• **Aim of the exercise**
Convert the entries below into a JSON list of strings, with one string per line and no strings for blank lines.

• **Dataset rows**
┄┄┄┄┄┄

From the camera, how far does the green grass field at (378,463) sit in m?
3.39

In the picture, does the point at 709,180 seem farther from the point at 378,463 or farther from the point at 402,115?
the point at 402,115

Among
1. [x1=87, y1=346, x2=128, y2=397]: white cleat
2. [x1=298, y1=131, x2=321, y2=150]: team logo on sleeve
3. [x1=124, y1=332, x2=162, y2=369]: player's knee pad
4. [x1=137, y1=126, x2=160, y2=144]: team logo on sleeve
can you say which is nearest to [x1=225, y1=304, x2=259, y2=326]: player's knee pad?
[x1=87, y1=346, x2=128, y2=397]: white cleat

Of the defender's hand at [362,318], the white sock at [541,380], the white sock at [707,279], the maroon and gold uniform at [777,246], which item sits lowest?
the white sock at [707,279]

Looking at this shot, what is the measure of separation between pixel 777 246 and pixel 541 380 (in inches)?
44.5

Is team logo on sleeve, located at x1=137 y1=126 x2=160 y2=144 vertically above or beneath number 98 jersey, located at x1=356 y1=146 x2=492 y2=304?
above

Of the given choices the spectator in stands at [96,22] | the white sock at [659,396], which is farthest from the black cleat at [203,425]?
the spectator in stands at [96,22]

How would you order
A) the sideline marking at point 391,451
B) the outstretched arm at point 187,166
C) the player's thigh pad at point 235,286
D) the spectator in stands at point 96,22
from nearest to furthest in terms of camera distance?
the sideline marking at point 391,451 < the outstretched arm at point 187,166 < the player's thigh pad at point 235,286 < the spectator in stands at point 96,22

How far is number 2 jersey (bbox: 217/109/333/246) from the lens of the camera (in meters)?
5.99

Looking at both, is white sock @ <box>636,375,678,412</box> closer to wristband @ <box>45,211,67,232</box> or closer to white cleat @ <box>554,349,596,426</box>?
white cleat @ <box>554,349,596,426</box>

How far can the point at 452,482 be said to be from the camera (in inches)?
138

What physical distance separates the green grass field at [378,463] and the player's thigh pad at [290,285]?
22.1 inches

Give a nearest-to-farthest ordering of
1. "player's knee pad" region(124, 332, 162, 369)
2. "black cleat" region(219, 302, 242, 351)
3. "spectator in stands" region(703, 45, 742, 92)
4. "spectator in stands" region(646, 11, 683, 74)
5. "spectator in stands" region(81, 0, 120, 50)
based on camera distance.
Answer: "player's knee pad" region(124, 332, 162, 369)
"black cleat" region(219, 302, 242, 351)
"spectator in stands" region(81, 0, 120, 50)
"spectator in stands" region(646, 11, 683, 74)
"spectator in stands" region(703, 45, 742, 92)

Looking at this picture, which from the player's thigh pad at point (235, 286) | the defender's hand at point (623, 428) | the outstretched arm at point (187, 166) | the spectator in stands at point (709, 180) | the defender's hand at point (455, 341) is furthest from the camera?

┄┄┄┄┄┄

• **Exercise answer**
[
  "From the camera, how far does the green grass field at (378,463) sit in m?",
  "3.39",
  "In the picture, does the point at 709,180 seem farther from the point at 378,463 or farther from the point at 402,115?",
  "the point at 402,115",
  "Among",
  "1. [x1=87, y1=346, x2=128, y2=397]: white cleat",
  "2. [x1=298, y1=131, x2=321, y2=150]: team logo on sleeve",
  "3. [x1=124, y1=332, x2=162, y2=369]: player's knee pad",
  "4. [x1=137, y1=126, x2=160, y2=144]: team logo on sleeve",
  "can you say which is nearest to [x1=225, y1=304, x2=259, y2=326]: player's knee pad?",
  "[x1=87, y1=346, x2=128, y2=397]: white cleat",
  "Of the defender's hand at [362,318], the white sock at [541,380], the white sock at [707,279], the maroon and gold uniform at [777,246], which item sits lowest?",
  "the white sock at [707,279]",
  "Looking at this shot, what is the measure of separation between pixel 777 246 and pixel 541 380 (in inches)?",
  "44.5",
  "Is team logo on sleeve, located at x1=137 y1=126 x2=160 y2=144 vertically above or beneath number 98 jersey, located at x1=356 y1=146 x2=492 y2=304?",
  "above",
  "Of the given choices the spectator in stands at [96,22] | the white sock at [659,396], which is farthest from the black cleat at [203,425]?",
  "the spectator in stands at [96,22]",
  "How would you order",
  "A) the sideline marking at point 391,451",
  "B) the outstretched arm at point 187,166",
  "C) the player's thigh pad at point 235,286",
  "D) the spectator in stands at point 96,22",
  "from nearest to furthest in terms of camera distance?",
  "the sideline marking at point 391,451 < the outstretched arm at point 187,166 < the player's thigh pad at point 235,286 < the spectator in stands at point 96,22",
  "How far is number 2 jersey (bbox: 217/109/333/246) from the lens of the camera (in meters)?",
  "5.99",
  "Looking at both, is white sock @ <box>636,375,678,412</box> closer to wristband @ <box>45,211,67,232</box> or closer to white cleat @ <box>554,349,596,426</box>?",
  "white cleat @ <box>554,349,596,426</box>",
  "How far can the point at 452,482 be said to be from the camera (in inches)?",
  "138",
  "What physical distance separates the green grass field at [378,463] and the player's thigh pad at [290,285]?",
  "22.1 inches",
  "Give a nearest-to-farthest ordering of",
  "1. \"player's knee pad\" region(124, 332, 162, 369)",
  "2. \"black cleat\" region(219, 302, 242, 351)",
  "3. \"spectator in stands\" region(703, 45, 742, 92)",
  "4. \"spectator in stands\" region(646, 11, 683, 74)",
  "5. \"spectator in stands\" region(81, 0, 120, 50)",
  "based on camera distance.",
  "Answer: \"player's knee pad\" region(124, 332, 162, 369)",
  "\"black cleat\" region(219, 302, 242, 351)",
  "\"spectator in stands\" region(81, 0, 120, 50)",
  "\"spectator in stands\" region(646, 11, 683, 74)",
  "\"spectator in stands\" region(703, 45, 742, 92)",
  "Looking at this picture, which from the player's thigh pad at point (235, 286) | the defender's hand at point (623, 428) | the outstretched arm at point (187, 166) | the spectator in stands at point (709, 180) | the defender's hand at point (455, 341) is furthest from the camera?"
]